Objective
Write out exactly the lines below that run from the line containing "In the scene provided, how" through the last line of the records.

Extracted entries
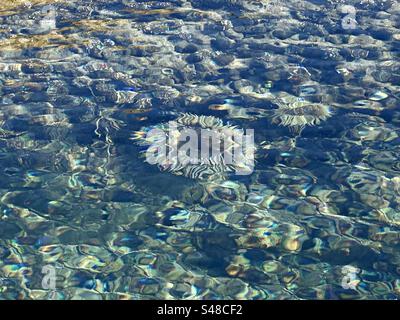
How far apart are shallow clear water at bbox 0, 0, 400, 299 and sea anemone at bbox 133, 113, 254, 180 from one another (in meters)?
0.10

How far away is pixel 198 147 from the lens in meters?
6.30

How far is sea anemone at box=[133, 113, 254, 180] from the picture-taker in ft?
19.6

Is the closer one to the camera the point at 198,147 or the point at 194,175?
the point at 194,175

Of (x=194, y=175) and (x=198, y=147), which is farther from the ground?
(x=198, y=147)

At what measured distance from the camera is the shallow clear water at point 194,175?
190 inches

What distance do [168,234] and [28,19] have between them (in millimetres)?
5165

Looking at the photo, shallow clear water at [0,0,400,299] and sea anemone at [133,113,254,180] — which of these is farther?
sea anemone at [133,113,254,180]

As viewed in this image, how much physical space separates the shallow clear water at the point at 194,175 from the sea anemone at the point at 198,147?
0.10 m

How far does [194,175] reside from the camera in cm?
589

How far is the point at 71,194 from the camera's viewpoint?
18.5ft

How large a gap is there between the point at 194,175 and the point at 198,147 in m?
0.48

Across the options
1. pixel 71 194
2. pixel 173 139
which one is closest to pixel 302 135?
pixel 173 139

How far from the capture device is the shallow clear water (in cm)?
Result: 482

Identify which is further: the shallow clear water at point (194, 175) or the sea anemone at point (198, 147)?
the sea anemone at point (198, 147)
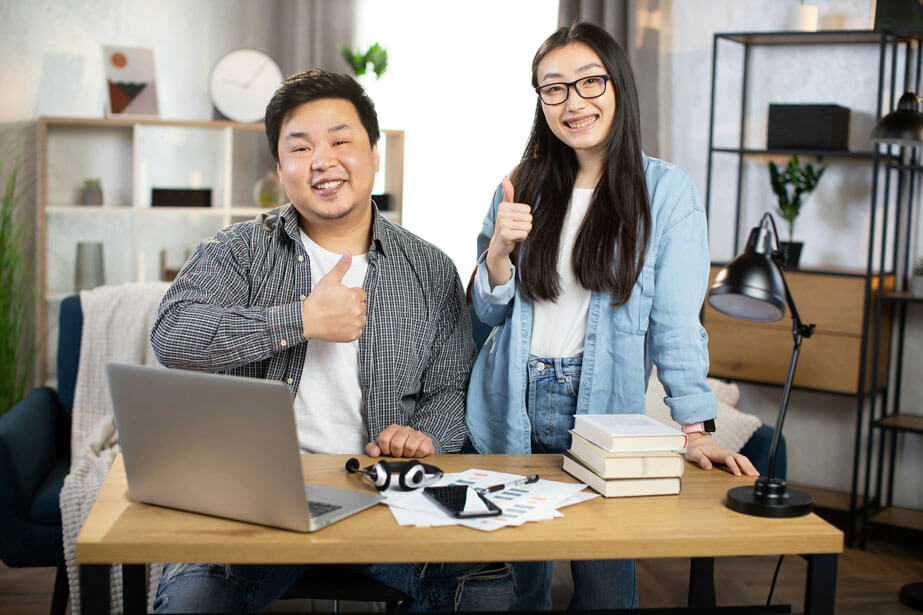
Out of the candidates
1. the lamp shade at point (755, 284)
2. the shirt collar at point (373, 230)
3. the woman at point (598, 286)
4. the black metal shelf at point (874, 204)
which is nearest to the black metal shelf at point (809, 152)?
the black metal shelf at point (874, 204)

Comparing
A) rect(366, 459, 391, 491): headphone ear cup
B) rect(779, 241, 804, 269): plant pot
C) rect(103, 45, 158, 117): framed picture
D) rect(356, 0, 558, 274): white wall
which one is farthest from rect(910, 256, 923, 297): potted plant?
rect(103, 45, 158, 117): framed picture

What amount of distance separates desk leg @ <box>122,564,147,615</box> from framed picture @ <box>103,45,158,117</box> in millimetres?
3095

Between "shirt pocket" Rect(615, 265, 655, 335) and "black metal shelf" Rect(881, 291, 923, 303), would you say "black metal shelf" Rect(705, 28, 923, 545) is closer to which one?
"black metal shelf" Rect(881, 291, 923, 303)

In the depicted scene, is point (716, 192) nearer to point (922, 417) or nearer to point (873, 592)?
point (922, 417)

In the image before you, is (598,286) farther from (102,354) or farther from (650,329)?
(102,354)

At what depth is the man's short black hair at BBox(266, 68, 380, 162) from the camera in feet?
6.22

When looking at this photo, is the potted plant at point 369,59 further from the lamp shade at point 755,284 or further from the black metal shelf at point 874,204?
the lamp shade at point 755,284

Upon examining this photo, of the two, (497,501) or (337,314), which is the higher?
(337,314)

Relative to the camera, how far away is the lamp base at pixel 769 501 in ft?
4.57

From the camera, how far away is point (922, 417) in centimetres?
365

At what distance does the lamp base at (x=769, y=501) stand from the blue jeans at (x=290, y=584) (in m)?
0.50

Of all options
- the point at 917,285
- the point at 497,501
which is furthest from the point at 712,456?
the point at 917,285

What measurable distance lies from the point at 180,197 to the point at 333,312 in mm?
2747

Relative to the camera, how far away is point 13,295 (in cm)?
410
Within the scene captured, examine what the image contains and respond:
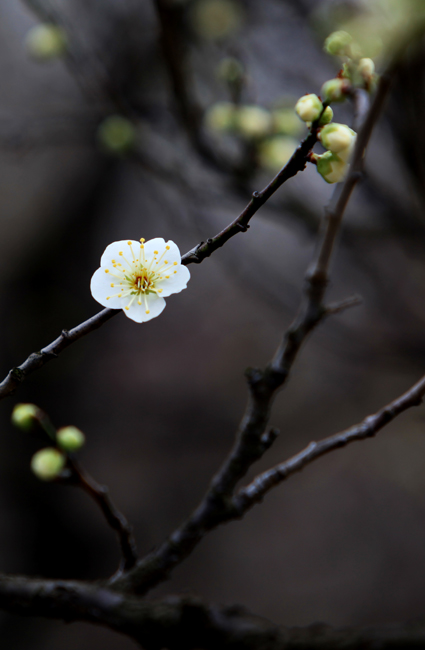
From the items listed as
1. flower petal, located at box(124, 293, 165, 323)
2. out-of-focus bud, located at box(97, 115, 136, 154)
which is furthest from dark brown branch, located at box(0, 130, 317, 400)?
out-of-focus bud, located at box(97, 115, 136, 154)

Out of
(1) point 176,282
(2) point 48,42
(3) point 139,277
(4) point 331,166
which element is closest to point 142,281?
(3) point 139,277

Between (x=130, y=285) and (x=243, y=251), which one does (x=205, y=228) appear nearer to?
(x=243, y=251)

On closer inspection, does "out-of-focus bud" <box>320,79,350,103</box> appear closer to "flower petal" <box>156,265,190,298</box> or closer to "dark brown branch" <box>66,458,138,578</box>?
"flower petal" <box>156,265,190,298</box>

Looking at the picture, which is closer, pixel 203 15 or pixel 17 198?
pixel 203 15

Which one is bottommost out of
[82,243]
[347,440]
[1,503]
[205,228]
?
[347,440]

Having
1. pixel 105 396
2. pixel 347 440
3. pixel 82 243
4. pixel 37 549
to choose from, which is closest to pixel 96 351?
pixel 105 396

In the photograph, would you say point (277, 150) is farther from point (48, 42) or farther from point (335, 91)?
point (335, 91)
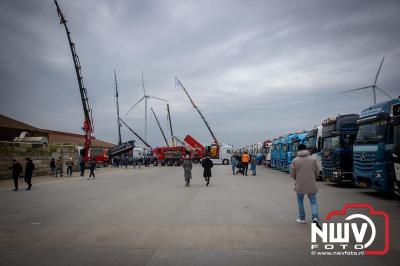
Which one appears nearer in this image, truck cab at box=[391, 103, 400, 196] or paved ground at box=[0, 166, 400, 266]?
paved ground at box=[0, 166, 400, 266]

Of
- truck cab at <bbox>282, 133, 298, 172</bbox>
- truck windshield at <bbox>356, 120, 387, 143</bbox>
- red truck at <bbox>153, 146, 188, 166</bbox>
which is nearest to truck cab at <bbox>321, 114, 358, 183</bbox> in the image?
truck windshield at <bbox>356, 120, 387, 143</bbox>

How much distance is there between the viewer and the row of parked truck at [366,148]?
12523 millimetres

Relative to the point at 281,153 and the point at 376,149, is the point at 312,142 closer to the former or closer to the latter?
the point at 281,153

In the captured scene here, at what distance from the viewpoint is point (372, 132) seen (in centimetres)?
1409

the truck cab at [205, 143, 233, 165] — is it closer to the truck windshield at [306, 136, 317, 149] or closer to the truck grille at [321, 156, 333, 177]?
the truck windshield at [306, 136, 317, 149]

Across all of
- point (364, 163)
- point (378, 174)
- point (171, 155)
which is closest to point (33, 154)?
point (364, 163)

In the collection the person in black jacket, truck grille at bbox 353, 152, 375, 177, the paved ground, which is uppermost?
truck grille at bbox 353, 152, 375, 177

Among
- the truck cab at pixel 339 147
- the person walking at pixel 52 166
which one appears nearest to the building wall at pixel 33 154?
the person walking at pixel 52 166

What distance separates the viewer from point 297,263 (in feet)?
18.0

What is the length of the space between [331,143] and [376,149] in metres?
5.62

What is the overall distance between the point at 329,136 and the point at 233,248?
1429 cm

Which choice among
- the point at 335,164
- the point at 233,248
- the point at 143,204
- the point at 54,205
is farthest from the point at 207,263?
the point at 335,164

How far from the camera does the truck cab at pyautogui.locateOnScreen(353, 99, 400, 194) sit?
505 inches

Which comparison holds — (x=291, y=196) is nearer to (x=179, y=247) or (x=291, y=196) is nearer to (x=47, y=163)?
(x=179, y=247)
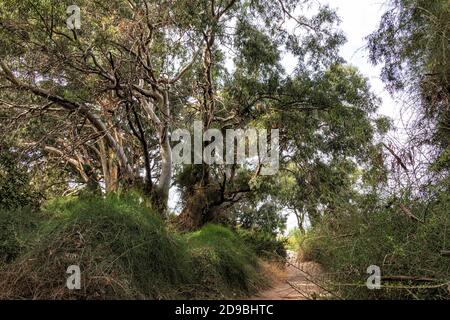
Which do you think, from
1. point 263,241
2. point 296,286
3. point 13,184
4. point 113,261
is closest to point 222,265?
point 296,286

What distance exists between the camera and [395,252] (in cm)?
484

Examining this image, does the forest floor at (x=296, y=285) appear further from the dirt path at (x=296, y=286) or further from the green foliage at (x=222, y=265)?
the green foliage at (x=222, y=265)

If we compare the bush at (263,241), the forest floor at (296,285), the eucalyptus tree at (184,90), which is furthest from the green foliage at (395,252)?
the bush at (263,241)

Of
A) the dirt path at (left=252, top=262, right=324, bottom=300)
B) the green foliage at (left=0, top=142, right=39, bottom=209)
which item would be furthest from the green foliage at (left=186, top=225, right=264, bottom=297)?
the green foliage at (left=0, top=142, right=39, bottom=209)

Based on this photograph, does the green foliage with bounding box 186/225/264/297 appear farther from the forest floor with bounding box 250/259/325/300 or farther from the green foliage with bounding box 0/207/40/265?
the green foliage with bounding box 0/207/40/265

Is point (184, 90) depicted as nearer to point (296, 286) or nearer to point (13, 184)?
point (13, 184)

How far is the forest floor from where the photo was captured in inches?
223

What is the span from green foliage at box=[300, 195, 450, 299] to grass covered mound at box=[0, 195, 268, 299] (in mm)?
2377

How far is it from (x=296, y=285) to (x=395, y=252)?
213 cm

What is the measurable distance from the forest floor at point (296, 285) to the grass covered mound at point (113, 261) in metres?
0.73

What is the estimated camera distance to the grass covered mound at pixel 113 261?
17.9 feet
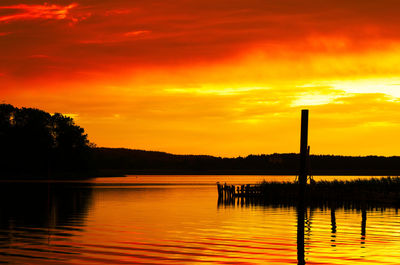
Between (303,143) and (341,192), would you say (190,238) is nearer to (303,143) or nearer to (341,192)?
(303,143)

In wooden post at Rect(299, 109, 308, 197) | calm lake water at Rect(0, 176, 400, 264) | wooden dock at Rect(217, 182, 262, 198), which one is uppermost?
wooden post at Rect(299, 109, 308, 197)

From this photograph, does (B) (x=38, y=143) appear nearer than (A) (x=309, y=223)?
No

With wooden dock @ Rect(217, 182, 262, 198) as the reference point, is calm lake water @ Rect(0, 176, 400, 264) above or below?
below

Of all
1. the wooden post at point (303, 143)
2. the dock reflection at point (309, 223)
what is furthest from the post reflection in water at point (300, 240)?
the wooden post at point (303, 143)

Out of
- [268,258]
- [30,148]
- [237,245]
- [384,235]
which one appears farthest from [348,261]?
[30,148]

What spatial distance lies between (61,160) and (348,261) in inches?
5587

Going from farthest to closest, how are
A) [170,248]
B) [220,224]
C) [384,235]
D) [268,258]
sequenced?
[220,224], [384,235], [170,248], [268,258]

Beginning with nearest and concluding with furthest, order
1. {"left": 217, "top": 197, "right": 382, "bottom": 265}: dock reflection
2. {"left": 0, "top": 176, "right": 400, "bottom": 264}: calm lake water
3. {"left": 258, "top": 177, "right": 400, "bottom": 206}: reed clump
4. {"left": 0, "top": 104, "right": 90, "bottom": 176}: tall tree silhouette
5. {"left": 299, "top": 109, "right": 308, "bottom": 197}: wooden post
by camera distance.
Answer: {"left": 0, "top": 176, "right": 400, "bottom": 264}: calm lake water
{"left": 217, "top": 197, "right": 382, "bottom": 265}: dock reflection
{"left": 299, "top": 109, "right": 308, "bottom": 197}: wooden post
{"left": 258, "top": 177, "right": 400, "bottom": 206}: reed clump
{"left": 0, "top": 104, "right": 90, "bottom": 176}: tall tree silhouette

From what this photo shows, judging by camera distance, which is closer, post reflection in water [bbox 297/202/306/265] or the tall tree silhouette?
post reflection in water [bbox 297/202/306/265]

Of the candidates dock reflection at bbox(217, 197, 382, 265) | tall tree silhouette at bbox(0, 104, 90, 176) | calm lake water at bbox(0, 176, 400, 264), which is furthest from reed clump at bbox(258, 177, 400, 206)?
tall tree silhouette at bbox(0, 104, 90, 176)

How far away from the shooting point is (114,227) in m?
39.3

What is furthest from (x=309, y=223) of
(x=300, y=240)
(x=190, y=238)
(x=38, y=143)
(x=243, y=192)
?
(x=38, y=143)

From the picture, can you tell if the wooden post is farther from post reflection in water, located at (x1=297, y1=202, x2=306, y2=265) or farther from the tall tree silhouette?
the tall tree silhouette

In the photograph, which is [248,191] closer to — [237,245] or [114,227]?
[114,227]
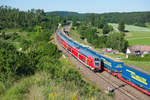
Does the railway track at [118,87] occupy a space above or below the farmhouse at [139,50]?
above

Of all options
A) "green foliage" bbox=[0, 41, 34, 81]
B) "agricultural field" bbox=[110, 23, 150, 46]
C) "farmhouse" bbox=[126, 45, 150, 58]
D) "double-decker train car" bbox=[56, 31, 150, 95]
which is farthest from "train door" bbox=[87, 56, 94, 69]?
"agricultural field" bbox=[110, 23, 150, 46]

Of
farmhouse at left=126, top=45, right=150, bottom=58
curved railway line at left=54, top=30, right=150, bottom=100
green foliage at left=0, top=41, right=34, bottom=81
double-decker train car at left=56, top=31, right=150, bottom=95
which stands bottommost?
farmhouse at left=126, top=45, right=150, bottom=58

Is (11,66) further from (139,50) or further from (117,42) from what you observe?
(117,42)

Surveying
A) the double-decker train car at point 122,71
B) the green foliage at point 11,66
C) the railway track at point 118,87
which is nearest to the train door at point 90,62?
the double-decker train car at point 122,71

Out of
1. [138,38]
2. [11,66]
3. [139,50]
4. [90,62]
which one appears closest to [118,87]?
[90,62]

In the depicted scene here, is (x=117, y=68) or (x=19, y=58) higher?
(x=19, y=58)

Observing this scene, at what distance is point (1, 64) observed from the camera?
14.1 m

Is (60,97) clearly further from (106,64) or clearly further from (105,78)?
(106,64)

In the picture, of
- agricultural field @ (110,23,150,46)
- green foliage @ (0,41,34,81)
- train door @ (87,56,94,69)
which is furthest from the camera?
agricultural field @ (110,23,150,46)

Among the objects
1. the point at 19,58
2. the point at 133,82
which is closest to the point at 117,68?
the point at 133,82

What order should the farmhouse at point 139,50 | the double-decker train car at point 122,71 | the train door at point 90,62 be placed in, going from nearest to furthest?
the double-decker train car at point 122,71 → the train door at point 90,62 → the farmhouse at point 139,50

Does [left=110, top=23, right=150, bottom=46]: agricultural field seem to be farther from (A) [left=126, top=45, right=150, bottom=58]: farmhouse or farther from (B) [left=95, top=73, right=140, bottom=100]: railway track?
(B) [left=95, top=73, right=140, bottom=100]: railway track

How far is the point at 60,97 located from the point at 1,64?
26.1ft

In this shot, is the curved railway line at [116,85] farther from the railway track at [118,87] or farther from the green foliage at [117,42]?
the green foliage at [117,42]
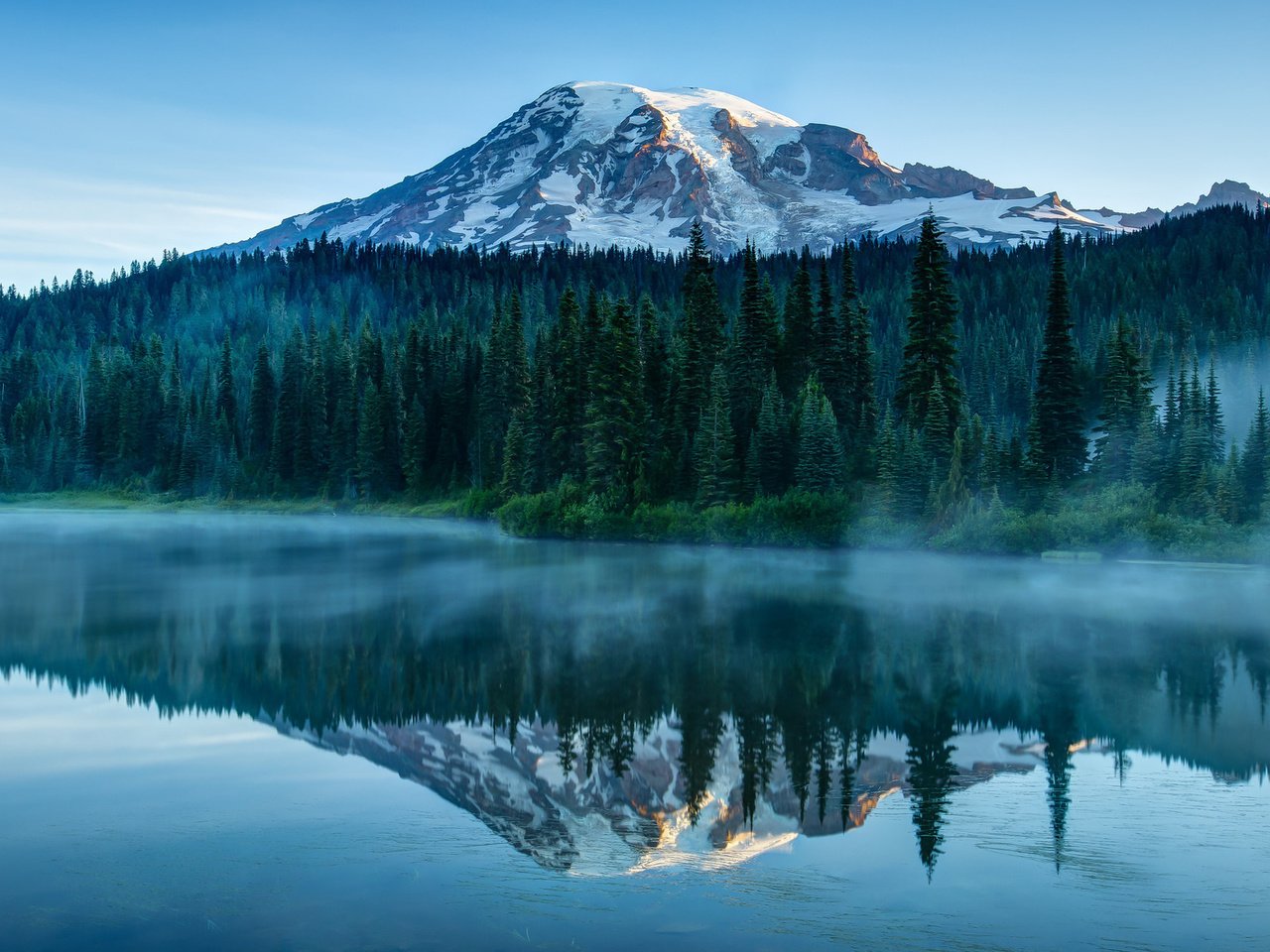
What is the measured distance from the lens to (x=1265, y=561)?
5766 centimetres

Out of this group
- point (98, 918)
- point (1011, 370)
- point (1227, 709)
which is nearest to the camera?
point (98, 918)

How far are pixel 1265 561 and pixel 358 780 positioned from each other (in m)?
53.7

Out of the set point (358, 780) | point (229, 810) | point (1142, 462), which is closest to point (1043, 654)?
point (358, 780)

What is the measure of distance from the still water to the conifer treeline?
27.4 meters

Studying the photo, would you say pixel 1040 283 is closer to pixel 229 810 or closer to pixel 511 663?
pixel 511 663

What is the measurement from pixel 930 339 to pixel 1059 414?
10.0 meters

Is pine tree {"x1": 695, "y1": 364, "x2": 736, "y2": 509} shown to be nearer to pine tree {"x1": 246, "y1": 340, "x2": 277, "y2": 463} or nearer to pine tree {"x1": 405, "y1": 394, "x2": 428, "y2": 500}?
pine tree {"x1": 405, "y1": 394, "x2": 428, "y2": 500}

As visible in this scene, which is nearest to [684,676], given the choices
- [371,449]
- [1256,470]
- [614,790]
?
[614,790]

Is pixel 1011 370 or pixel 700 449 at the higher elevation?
pixel 1011 370

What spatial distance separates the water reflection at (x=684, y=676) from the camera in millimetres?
18984

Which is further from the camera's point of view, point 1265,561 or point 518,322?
point 518,322

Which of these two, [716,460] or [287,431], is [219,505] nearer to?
[287,431]

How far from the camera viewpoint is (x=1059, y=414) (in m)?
72.2

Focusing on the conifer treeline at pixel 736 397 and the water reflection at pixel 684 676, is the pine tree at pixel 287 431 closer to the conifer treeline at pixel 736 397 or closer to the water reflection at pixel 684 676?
the conifer treeline at pixel 736 397
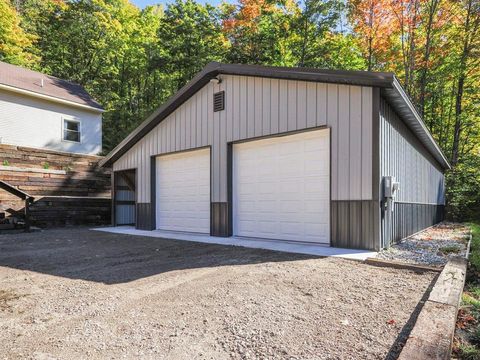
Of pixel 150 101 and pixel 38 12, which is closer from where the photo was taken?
pixel 38 12

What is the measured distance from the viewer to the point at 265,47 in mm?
17719

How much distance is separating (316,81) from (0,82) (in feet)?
41.3

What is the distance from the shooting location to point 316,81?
6117mm

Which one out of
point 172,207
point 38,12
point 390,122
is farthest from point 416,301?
point 38,12

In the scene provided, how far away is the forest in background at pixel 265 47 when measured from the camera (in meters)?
15.3

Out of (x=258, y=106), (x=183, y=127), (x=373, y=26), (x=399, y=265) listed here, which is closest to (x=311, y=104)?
(x=258, y=106)

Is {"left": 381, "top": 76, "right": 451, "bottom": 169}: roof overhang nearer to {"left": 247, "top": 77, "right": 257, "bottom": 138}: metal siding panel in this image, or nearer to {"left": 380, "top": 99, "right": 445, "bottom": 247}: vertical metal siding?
{"left": 380, "top": 99, "right": 445, "bottom": 247}: vertical metal siding

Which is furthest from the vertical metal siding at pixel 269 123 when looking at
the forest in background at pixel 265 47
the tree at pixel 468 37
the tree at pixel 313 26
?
the tree at pixel 468 37

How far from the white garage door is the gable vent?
1054mm

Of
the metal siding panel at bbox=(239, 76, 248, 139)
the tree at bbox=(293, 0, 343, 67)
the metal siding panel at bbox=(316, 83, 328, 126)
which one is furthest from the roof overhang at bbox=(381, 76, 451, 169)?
the tree at bbox=(293, 0, 343, 67)

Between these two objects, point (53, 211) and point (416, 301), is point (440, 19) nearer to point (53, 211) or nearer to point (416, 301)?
point (416, 301)

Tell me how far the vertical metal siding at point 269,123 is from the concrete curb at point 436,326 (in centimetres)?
261

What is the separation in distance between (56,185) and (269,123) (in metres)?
7.65

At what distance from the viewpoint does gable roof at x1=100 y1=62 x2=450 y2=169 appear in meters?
5.36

Result of the task
In the scene provided, how far away is the forest in background at pixel 265 47 when measured from the camera (in meters)?
15.3

Out of (x=258, y=106), (x=183, y=127), (x=373, y=26), (x=399, y=265) listed here, which is closest to (x=311, y=104)?
(x=258, y=106)

Is {"left": 381, "top": 76, "right": 451, "bottom": 169}: roof overhang nearer to {"left": 247, "top": 77, "right": 257, "bottom": 138}: metal siding panel in this image, or nearer to {"left": 380, "top": 99, "right": 445, "bottom": 247}: vertical metal siding?
{"left": 380, "top": 99, "right": 445, "bottom": 247}: vertical metal siding

Which is furthest from the vertical metal siding at pixel 269 123 when looking at
the forest in background at pixel 265 47
the tree at pixel 468 37
the tree at pixel 313 26
?
the tree at pixel 468 37

How far from the white garage door is the gable vent?
1054mm

Of
the metal siding panel at bbox=(239, 76, 248, 139)
the tree at bbox=(293, 0, 343, 67)
the metal siding panel at bbox=(316, 83, 328, 126)
which one is furthest from the roof overhang at bbox=(381, 76, 451, 169)?
the tree at bbox=(293, 0, 343, 67)

Between these two objects, point (53, 211) and point (416, 301), is point (440, 19) nearer to point (53, 211) or nearer to point (416, 301)?
point (416, 301)

Tell me how far the vertical metal siding at point 269,123 is from the concrete curb at point 436,326 (in centimetres)?
261

What is the separation in distance between (56,185) and (269,123) (in metres)?
7.65

At what distance from the viewpoint does gable roof at x1=100 y1=62 x2=450 y2=169 appear in meters?
5.36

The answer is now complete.